The clock is ticking on the Iranian nuclear deal, but it may all be for naught. A meddling Congress aside, Iran appears to lack faith in US President Barack Obama’s ability to ease long-standing sanctions and is cutting what ties it can.According to Iran’s Tasnim News Agency, Iran no longer uses the US dollar in trade with foreign countries. Instead, Iran employs other currencies like the Chinese yuan, euro, Turkish lira, and Russian ruble, explained Deputy Head of the Central Bank of Iran Gholamali Kamyab.
In November, Iran and six world powers – the United States, Great Britain, China, France, Germany, and Russia – agreed on a six-month preemptive deal to restrict Iran’s nuclear program. Per the terms of the arrangement – which entered into effect on January 20th – Iran will limit its uranium enrichment to peaceful levels and reduce its stockpile of already enriched uranium. Of course, a long-term agreement has yet to be made, though Obama has pledged a peaceful solution – and more sanctions if Iran fails to cooperate.
For its part, the United States Congress does not plan to extend Iran the benefit of the doubt and prefers the threat of those sanctions now. The bipartisan duo of Republican Mark Kirk and Democrat Robert Menendez have authored a bill that would impose several escalating rounds of sanctions on Iran’s economy if they fail to agree to a long-term plan or break the stipulations of the current six-month deal.

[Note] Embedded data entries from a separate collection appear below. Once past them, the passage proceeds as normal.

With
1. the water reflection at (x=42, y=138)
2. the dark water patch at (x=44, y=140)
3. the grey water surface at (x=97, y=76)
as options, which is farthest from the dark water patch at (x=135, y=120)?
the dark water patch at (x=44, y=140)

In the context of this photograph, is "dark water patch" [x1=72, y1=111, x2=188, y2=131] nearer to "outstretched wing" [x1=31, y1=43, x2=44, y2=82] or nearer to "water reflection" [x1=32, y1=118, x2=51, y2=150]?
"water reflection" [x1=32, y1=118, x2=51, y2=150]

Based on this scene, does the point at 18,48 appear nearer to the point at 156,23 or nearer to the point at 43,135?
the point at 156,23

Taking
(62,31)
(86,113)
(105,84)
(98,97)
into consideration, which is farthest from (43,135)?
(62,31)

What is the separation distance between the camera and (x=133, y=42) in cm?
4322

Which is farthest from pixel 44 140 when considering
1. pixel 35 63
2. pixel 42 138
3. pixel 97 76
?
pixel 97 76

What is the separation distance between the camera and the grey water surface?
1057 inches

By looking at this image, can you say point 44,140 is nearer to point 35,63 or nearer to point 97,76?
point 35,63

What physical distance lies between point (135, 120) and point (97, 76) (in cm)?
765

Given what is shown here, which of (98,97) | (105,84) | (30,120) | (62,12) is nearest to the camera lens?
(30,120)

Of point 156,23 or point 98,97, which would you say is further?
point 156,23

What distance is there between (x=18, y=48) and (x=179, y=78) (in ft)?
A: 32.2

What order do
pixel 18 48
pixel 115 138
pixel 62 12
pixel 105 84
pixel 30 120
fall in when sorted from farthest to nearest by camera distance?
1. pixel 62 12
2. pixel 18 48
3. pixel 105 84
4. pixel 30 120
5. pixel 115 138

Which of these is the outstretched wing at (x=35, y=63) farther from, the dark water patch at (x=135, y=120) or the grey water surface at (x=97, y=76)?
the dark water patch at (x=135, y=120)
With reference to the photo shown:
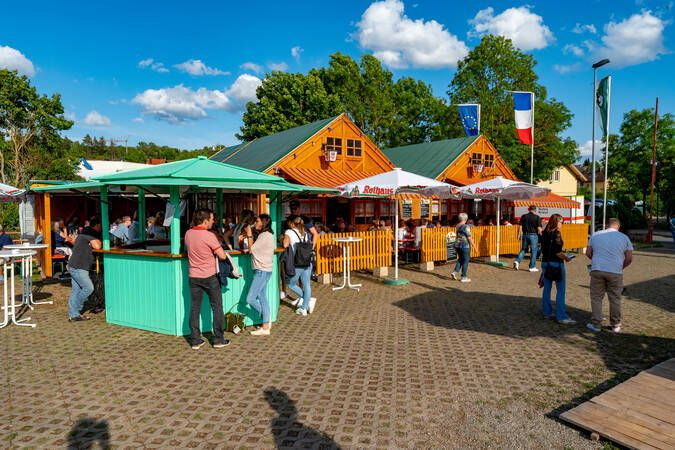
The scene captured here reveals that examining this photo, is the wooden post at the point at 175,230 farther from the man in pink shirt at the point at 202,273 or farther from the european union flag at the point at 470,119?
the european union flag at the point at 470,119

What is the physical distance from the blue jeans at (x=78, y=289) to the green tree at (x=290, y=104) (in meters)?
28.4

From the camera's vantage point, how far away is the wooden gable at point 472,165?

The bill is likely to hit the Senate floor in late February or early March, but may prove unnecessary if the talks stall sooner – and stall sooner they likely will.
You see, 2014’s relative warming to the West has done little to mask Iran’s ambitions in the Middle East: the political upheaval in Yemen at the hands of Shia Houthi rebels has officials in the US and Saudi Arabia crying foul; a recent Israeli drone strike exposed, perhaps unwittingly, Iranian involvement in the hotly contested Golan Heights; and Iran’s support of the Assad regime continues to undermine the US’ position in Syria. While hampered by low oil prices, it’s a foreign policy agenda that is unlikely to change regardless of any nuclear ruling. Change is key here, and it’s not coming from Congress or Israeli Prime Minister Benjamin Netanyahu either. Such is the frivolity of this multi-party relationship.
Iran’s de-dollarization – which was not entirely unexpected – isn’t a world changer, but it’s certainly not the showing of faith that Obama would like to see as the negotiations enter their most critical stage. Still, the decision is more indicative of Iran’s dire straits (read: liquidity) than any collapse of the US financial system – even if it harkens to a larger movement to dethrone the dollar as the global reserve currency.
Since the economic sanctions entered into effect, Iranian oil production has fallenmore than 30 percent to just 2.7 million barrels per day. Their voice has gone unheard among OPEC peers and Oil Minister Bijan Zanganeh believes OPEC production will remain steady in 2015 – a decision that has created sizeable tension with regional powers Saudi Arabia and Kuwait. Government spending is another issue however, as estimates suggest the Iranian budget breaks even only at prices above $130 per barrel. Several government projects will have to behalted once Iran’s calendar year begins on March 21.
Marginal help is on the way via Russia, who is developing an oil-for-goods program in addition to its work expanding nuclear power in Iran. But, off the dollar and a step backward, Iran appears to be hedging against a more cooperative future with the West.